SOURCE PASSAGE |
»»
# When is the best time to start beekeeping?



## MrsSurplus (Mar 10, 2011)

Okay, not quite ready to take the plunge, just yet...and the hubby will take some convincing. When we are ready, when is the ideal time of year to begin beekeeping?

Thank you!


----------



## no1cowboy (May 2, 2004)

In the spring when packages and nucs are available


----------



## Sunmo (Dec 29, 2004)

In the fall. Go to the county fair and see the beekeepers exhibit. Ask questions. Join a local beekeepers association. Get in on the Association's mentor program. Become an apprentice beekeeper. Get on the mailing lists of the large bee supply companies. Spend the winter building, buying, and borrowing all the equipment necessary to start your hives. Read the books at the library. Go online and join a couple beekeeping blogs. Ask all the questions you can.
««
TASKS FOR THIS EXERCISE |
1 – In the beekeeping thread, turn the paragraph beginning "In the fall. Go to the county fair" into a short list that keeps its main points.
2 – Resume the beekeeping thread after its last post.

DATA ROWS |
»»
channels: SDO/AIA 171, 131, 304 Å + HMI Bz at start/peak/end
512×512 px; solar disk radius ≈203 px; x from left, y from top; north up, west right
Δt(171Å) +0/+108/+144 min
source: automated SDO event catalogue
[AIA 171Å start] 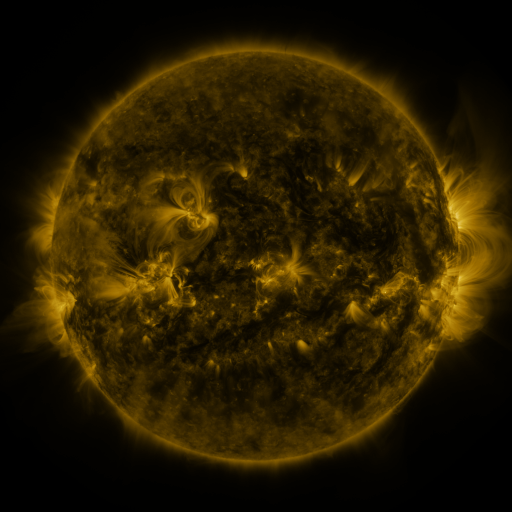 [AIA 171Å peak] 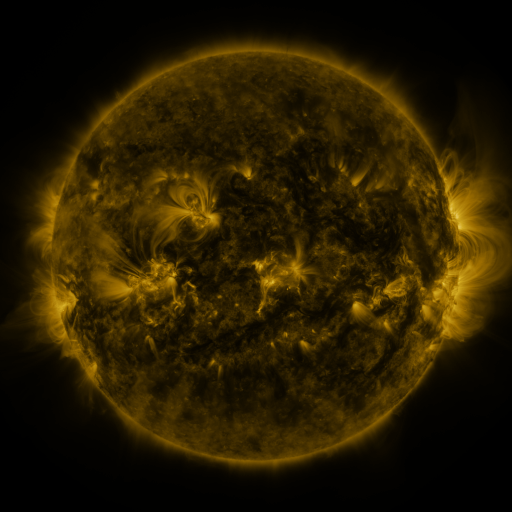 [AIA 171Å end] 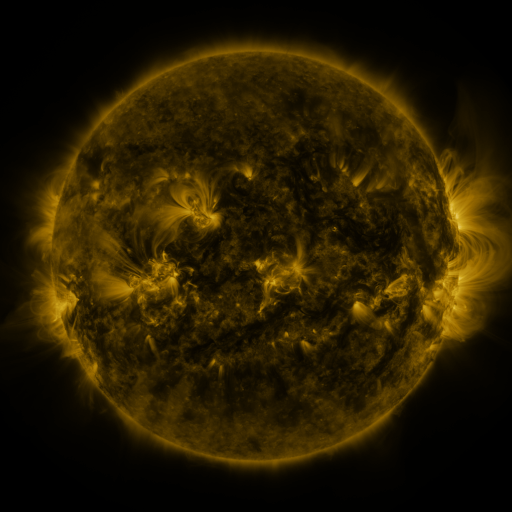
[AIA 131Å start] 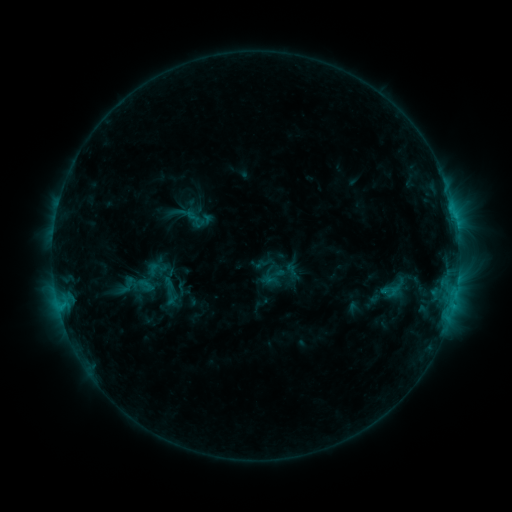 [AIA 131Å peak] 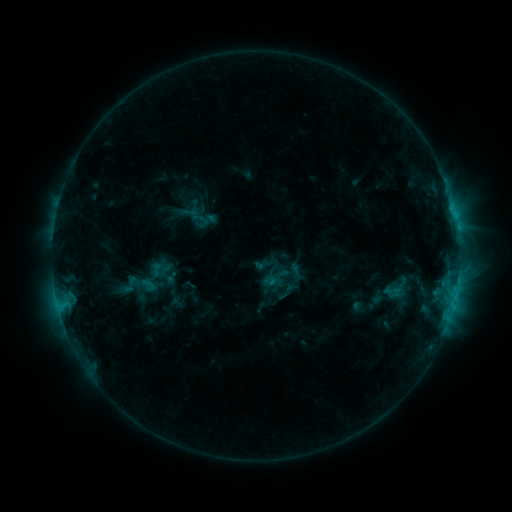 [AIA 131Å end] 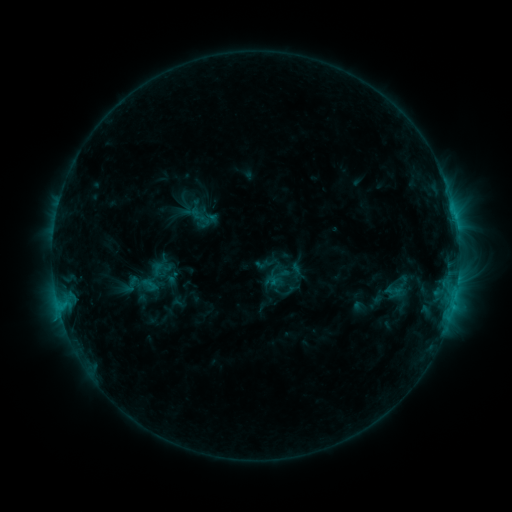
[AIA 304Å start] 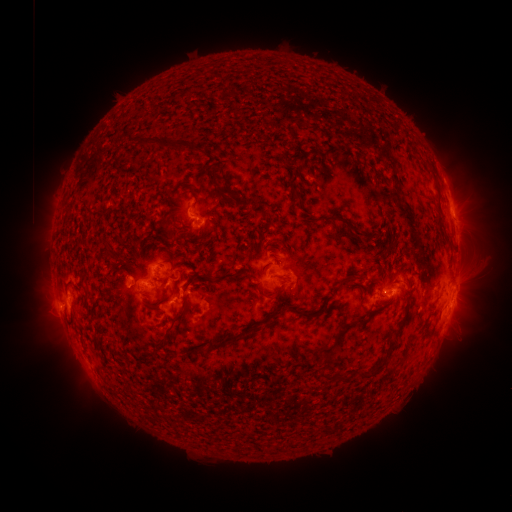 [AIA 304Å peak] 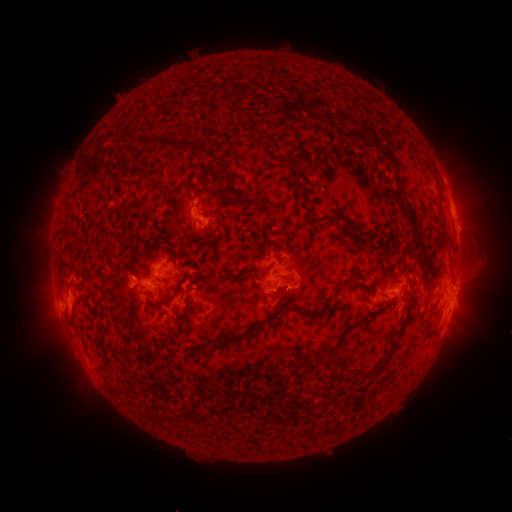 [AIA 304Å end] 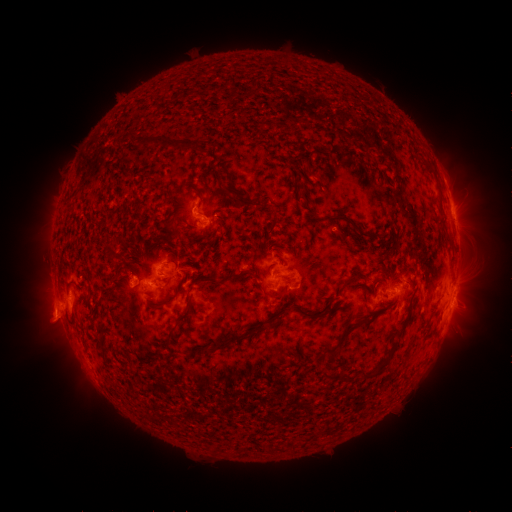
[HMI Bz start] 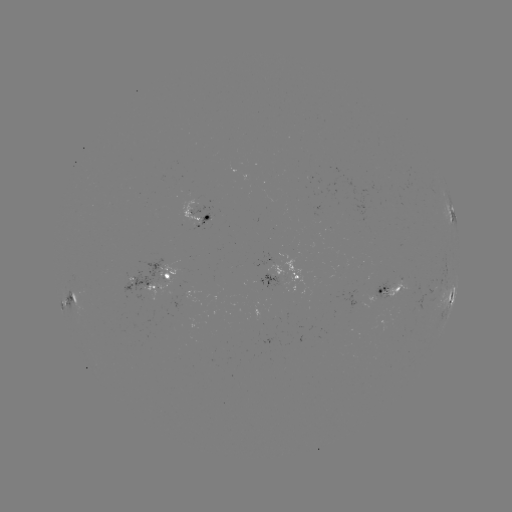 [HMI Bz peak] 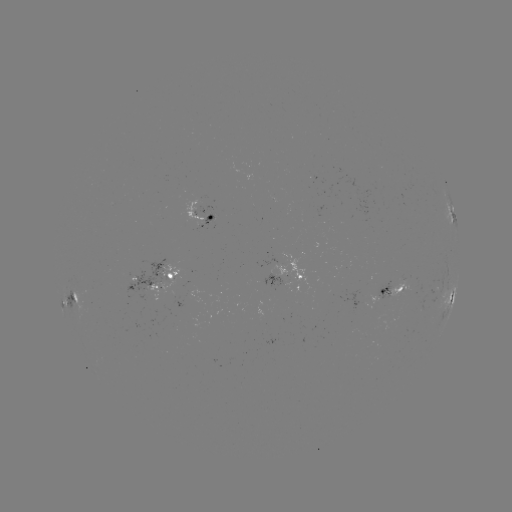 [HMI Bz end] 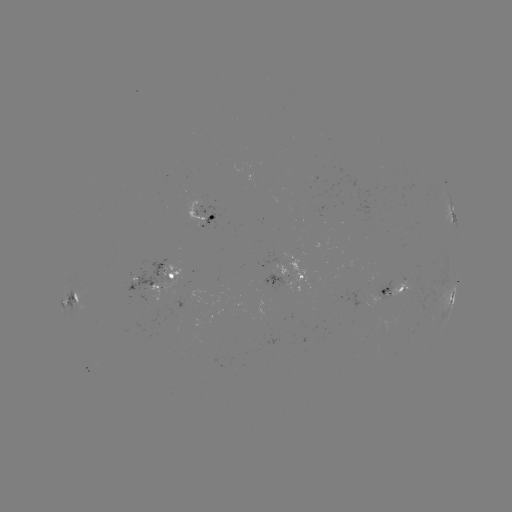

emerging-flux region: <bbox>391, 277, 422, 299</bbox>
««
»»
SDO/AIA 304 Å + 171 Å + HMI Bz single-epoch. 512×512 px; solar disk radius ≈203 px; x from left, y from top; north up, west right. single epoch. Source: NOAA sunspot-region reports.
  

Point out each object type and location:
««
»»
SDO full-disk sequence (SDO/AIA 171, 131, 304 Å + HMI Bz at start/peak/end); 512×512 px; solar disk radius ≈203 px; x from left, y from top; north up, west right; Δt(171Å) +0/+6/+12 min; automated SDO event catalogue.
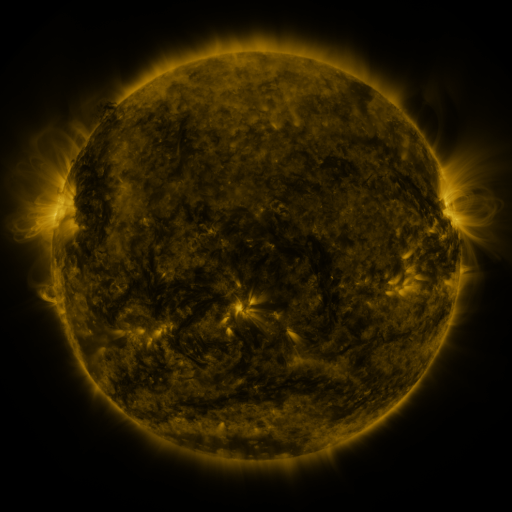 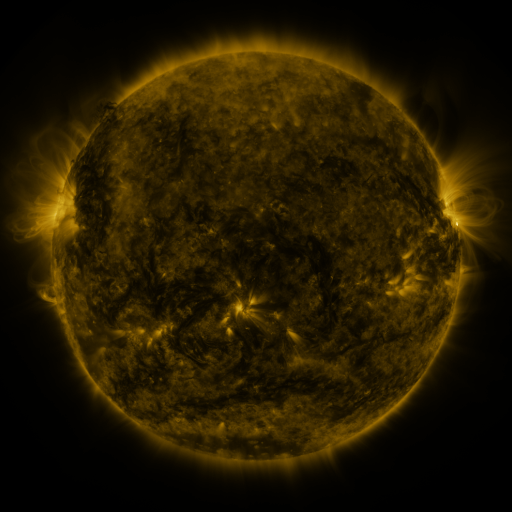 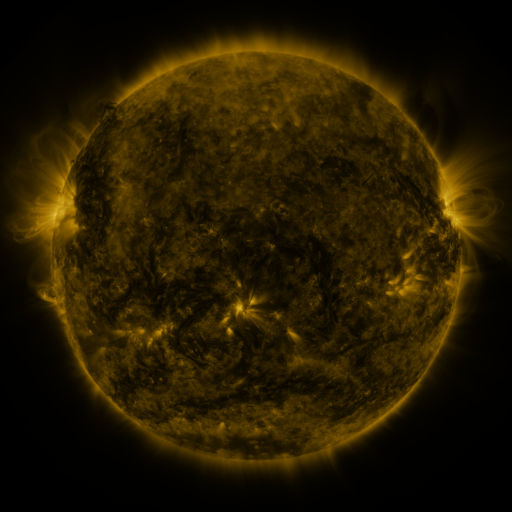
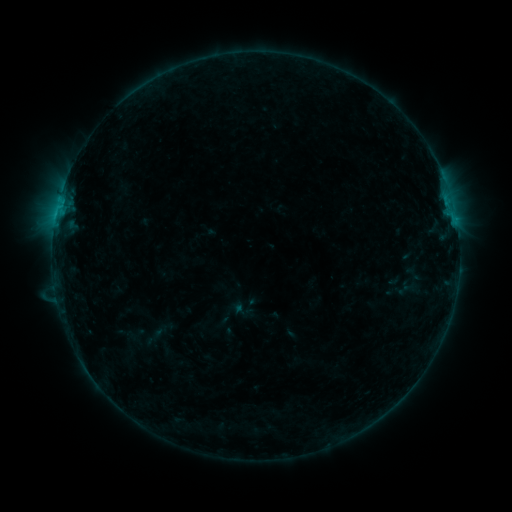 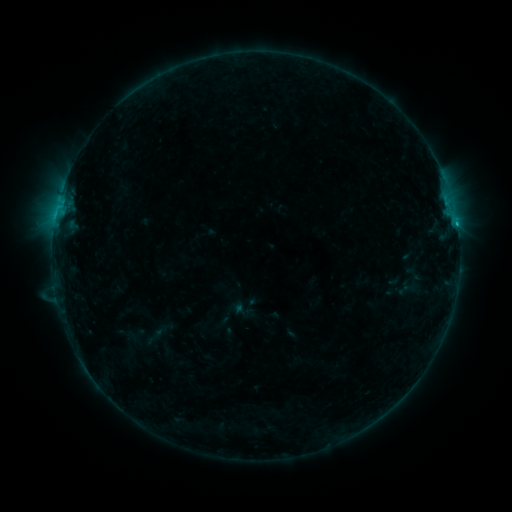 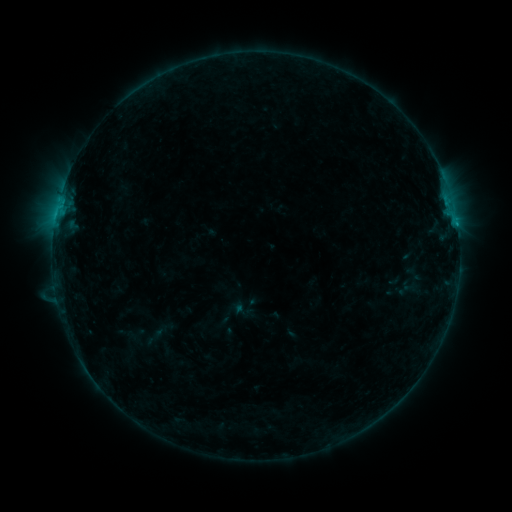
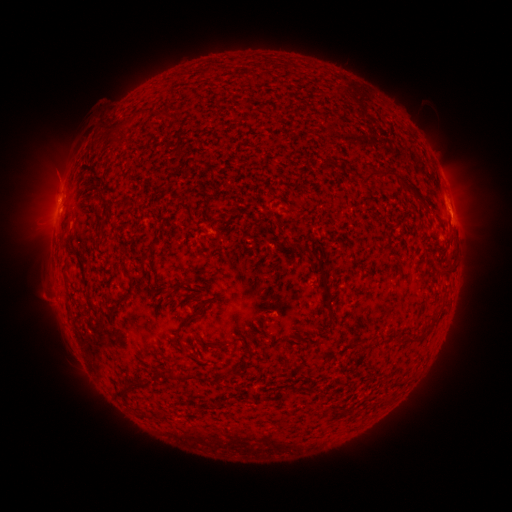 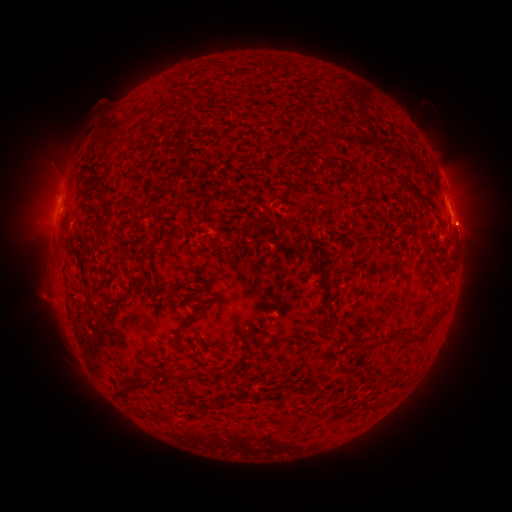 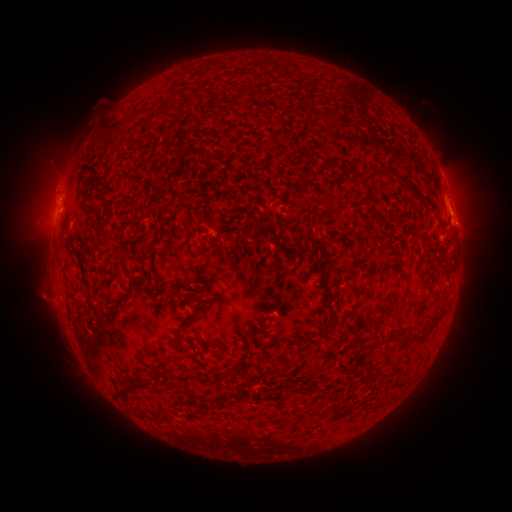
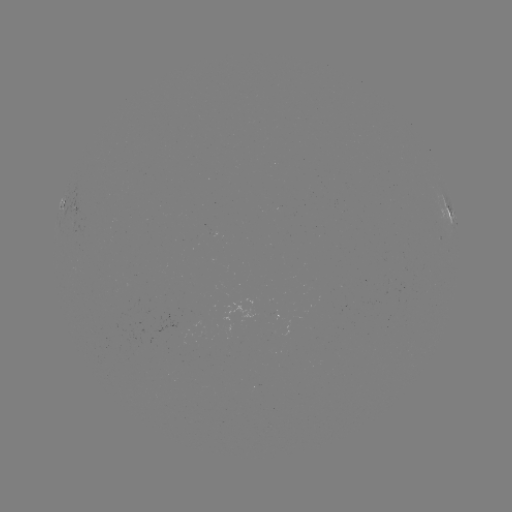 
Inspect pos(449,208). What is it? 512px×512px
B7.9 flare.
««
ANSWERS IN ORDER |
1 –
- Start in the fall.
- Visit the beekeepers' exhibit at the county fair and ask questions.
- Join a local beekeepers association and its mentor program, and become an apprentice beekeeper.
- Get on the mailing lists of the large bee supply companies.
- Over the winter, build, buy, and borrow the equipment needed to start your hives.
- Read library books and join a couple of beekeeping blogs online.
- Ask as many questions as you can.

2 –
----------



## indypartridge (Oct 26, 2004)

> when is the ideal time of year to begin beekeeping?


Start learning now. Consider heading up to Portland on May 7th for a beginner's class:
http://www.orsba.org/htdocs/bee_schools.php

Check into local bee clubs and see if there's some closer connections you can make:
http://www.orsba.org/htdocs/regionalbranch.php

Typically you order bees in the winter and start your new colonies in the spring.


----------



## MrsSurplus (Mar 10, 2011)

Thank you all!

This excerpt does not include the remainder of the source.